Поладили за тридцать целковых кругом.
— Смотри же, говорю, не попорти, работа немецкая.
— Помилуйте, говорит, батюшка Иван Семеныч. Нам немецка работа нипочем. Бывала в наших руках самая даже итальянская. Не самоучкой дошли до искусства, покойником барином из годов Ступину в академическую школу был отдан. Десять лет, сударь, в Арзамасе выжил! Рафаэля можем писать.
— К тому я тебе говорю, Иван Лазарев, что руки-то у тебя больно трясутся.
— Это, говорит, ваше благородие, от пьянства. Запоем пью. А вы не сумлевайтесь; хоша рука и дрожит, однако ж на губернаторских портретах шибко набита. Так я ее, сударь, набил, что вот хоть сейчас в вашем виду зажмурюсь и портрет напишу: в рост — так в рост; поясной — так поясной. Оченно много заказывают.
Ждал я недолго. Несет Лазарев портрет. Переделал на диво. Своим добром хвалиться не велят, а тут уж просим извинения… Хорош! утаить нельзя.
Как принес его Иван Лазарев — взглянул я и глаза опустил.
— Спасибо, говорю. Вот твои деньги, вот еще полтинник на водку. Одолжил!..
— Питер, не губернатор, — говорит Иван Лазарев, отступив шага на три и закинувши голову.
— Именно, говорю, хоть в Питер такой портрет.

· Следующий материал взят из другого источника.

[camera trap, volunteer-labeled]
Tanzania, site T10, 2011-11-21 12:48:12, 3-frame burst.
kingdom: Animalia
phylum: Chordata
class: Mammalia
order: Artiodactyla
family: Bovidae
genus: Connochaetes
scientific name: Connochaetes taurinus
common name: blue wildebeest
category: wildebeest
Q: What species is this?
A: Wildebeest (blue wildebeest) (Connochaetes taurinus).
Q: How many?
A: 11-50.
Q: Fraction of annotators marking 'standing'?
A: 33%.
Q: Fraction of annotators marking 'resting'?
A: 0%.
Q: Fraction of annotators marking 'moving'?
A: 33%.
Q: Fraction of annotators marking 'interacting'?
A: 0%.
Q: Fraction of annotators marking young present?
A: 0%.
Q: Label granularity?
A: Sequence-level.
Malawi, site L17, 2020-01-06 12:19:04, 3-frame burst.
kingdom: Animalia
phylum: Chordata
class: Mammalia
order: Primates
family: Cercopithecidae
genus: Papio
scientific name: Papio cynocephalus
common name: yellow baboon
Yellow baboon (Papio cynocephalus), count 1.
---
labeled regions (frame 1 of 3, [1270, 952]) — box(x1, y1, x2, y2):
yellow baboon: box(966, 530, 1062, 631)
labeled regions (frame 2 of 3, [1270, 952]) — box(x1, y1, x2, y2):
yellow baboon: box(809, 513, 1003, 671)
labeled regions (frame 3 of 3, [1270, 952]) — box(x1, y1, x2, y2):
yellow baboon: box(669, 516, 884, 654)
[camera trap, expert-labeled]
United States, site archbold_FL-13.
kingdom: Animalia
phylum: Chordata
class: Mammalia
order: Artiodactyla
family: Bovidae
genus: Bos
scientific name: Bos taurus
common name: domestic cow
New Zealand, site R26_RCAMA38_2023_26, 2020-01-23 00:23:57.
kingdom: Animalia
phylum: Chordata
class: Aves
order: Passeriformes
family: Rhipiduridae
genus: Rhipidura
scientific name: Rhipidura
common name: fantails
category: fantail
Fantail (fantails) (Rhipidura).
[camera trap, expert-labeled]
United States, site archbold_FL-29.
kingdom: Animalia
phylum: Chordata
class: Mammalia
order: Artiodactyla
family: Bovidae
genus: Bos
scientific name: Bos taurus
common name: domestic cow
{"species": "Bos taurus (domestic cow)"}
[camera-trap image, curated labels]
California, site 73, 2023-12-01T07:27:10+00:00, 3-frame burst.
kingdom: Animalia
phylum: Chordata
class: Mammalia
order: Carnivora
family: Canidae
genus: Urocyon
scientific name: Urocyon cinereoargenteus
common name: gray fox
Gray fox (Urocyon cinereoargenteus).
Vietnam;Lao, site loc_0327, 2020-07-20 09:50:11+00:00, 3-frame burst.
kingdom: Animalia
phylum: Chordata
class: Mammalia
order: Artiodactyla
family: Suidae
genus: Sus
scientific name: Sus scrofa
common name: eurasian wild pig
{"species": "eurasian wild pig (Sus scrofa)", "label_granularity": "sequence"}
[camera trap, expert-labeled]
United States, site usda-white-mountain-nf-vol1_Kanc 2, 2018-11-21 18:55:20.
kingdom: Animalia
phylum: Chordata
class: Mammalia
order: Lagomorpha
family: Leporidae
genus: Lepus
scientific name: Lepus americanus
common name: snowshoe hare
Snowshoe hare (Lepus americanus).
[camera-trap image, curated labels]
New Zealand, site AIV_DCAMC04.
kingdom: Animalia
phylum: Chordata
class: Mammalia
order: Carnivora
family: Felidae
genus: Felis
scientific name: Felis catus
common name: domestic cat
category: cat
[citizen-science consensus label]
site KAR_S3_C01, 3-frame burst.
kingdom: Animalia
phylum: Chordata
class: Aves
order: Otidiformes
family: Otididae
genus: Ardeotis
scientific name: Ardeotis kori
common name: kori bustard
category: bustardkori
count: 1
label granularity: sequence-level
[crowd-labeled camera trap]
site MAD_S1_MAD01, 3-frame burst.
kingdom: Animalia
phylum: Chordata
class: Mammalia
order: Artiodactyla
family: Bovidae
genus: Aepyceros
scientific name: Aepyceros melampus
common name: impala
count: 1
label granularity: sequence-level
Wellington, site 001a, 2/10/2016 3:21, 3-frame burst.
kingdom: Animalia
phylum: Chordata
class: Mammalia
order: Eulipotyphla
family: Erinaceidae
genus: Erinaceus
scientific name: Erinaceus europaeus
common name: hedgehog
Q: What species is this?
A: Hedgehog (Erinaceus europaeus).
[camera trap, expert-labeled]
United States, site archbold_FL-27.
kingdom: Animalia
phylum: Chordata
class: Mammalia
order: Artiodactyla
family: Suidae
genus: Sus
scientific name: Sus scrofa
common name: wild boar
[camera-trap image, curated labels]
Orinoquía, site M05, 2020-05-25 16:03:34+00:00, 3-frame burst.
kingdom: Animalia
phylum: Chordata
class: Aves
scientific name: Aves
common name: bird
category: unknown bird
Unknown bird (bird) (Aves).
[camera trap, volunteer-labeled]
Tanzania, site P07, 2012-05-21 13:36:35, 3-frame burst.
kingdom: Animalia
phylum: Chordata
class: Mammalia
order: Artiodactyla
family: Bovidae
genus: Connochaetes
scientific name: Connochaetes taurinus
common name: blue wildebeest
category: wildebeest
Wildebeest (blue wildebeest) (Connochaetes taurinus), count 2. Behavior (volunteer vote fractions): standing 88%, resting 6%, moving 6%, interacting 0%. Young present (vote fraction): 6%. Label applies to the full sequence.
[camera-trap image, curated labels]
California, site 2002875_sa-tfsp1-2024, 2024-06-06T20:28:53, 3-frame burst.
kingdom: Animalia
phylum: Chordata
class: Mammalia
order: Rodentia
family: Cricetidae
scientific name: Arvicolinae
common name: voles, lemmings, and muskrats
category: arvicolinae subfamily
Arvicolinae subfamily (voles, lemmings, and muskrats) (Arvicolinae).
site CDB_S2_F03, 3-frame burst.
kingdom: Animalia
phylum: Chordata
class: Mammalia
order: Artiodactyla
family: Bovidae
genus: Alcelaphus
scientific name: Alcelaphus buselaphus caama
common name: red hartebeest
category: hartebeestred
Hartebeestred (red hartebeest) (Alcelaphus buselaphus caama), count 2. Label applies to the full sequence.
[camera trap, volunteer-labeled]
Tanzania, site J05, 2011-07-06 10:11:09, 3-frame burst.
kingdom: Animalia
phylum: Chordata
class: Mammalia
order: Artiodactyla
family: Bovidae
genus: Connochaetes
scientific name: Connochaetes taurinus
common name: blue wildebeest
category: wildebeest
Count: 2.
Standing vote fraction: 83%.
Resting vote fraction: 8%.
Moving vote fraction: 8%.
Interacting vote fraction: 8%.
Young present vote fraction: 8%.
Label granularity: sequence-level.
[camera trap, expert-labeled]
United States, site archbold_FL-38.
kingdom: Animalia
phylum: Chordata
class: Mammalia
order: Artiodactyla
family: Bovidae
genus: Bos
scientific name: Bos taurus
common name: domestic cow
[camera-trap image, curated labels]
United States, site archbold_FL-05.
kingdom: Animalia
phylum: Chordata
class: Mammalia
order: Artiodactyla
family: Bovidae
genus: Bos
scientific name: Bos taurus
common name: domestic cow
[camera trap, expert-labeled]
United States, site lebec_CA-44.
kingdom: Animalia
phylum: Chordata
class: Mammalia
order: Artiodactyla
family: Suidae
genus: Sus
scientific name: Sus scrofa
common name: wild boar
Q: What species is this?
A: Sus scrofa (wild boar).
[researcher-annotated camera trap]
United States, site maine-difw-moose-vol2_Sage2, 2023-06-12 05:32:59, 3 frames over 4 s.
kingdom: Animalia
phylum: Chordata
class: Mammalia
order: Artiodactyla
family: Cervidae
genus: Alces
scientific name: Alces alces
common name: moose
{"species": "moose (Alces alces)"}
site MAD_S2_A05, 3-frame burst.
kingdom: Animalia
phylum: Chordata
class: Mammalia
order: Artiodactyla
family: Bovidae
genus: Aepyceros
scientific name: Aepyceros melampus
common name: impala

— Громы, говорит, мещет грозный зев.[2]
— Грозён, говорю, действительно. И зев, говорю, у его превосходительства очень грозён. Зарычит на ревизии — душа в пятки уйдет. Ну, говорю, можно тебе чести приписать, Иван Лазарев, руки у тебя золотые. Жаль только, что руки-то золотые, да рыло поганое. Зачем не в меру пьешь?
— Эх, завей горе веревочкой!.. Прощайте, батюшка, Иван Семеныч. Теперь за ваше здоровье запил Ванька, загулял.
Что ни знаю живописцев, до вина очень охочи. Хоть и Карла Иваныча взять: бывало, так нарежется, что и русскому не суметь! А из господских, что отдают в ученье живописному, все давятся побольше; барин учит-учит человека, а как только выученный малый поступит в барский дом, тотчас и задавится. Ну и убыток.
Привожу домой обновленный портрет, вешаю на прежнее место. Тишина райская пошла. Жена ни гугу, а дети разревутся — нянька прямо их в гостиную. Покажет на портрет, скажет: "а вон бука-то!". Ребенок и стихнет.
Сами изволите видеть: и величие, и строгость, и важность, все. И две звезды и лента через плечо.
Случится в суд опоздать, так я из спальной через кухню, а мимо портрета не могу. Не вынесу, ей-богу не вынесу!
Да не я один… Помните, Антон Михайлыч, как в прошлом году я получение беспорочной пряжки праздновал. Этак же вот собрались все у меня, Андрей Петрович, только вечером. После ужина затеяли жженку варить. Середь гостиной стол поставили, свечи вынесли, зажгли жженку. Только вдруг вот Антон Михайлыч как закричит: "Убери, Иван Семеныч, убери поскорей!.." Взглянули, а от пламени-то личико его превосходительства так и морщится, так и хмурится. Пошел я к Катерине Васильевне, взял драдедамовый платок и с благоговением завесил портрет".
— Да, сходствие большое, — заметил, затягиваясь «Жуковым», Антон Михайлыч.
— Мечта! — заметил исправник.
— Хороша мечта, — возразил городничий. — А в прошлую ревизию как за мосты да за гати кого-то пудрили? Тоже мечта была?
— Нет, Степан Васильич, — подхватил именинник, — тут не мечта. На что Иван Павлыч, и тот перед портретом горла зря не распускает. Да где он?
Оглянулись: Волтер, сидя на стуле и склонив на окно буйную голову, спал богатырским сном. Пять экстр приди, десятка два эстафет приезжай, — не добудятся.